Could you set down the listing below exactly and omit its images?

* Given information:
____________

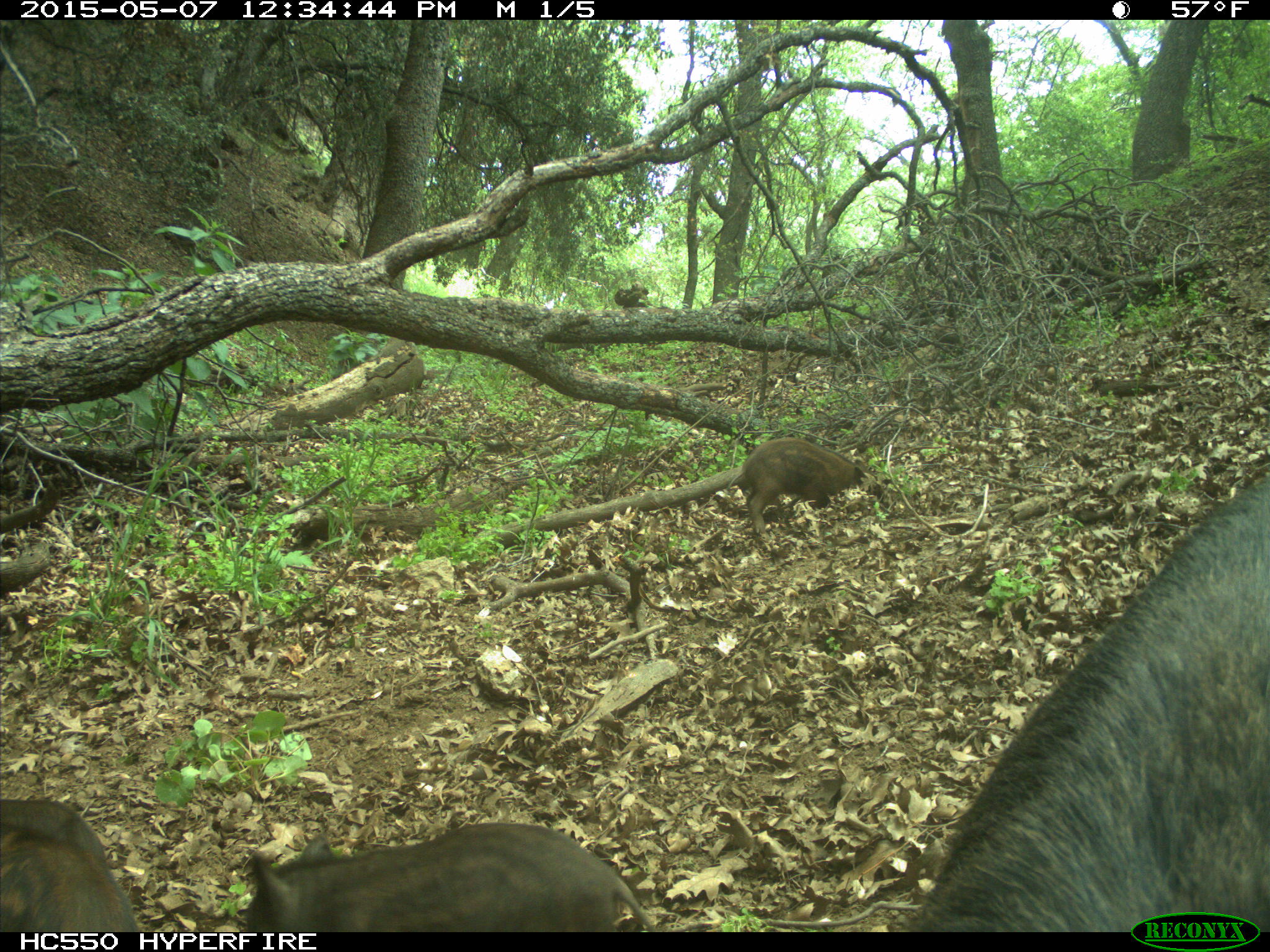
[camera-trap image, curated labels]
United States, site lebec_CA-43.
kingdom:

____________

* Solution to this problem:
[camera-trap image, curated labels]
United States, site lebec_CA-43.
kingdom:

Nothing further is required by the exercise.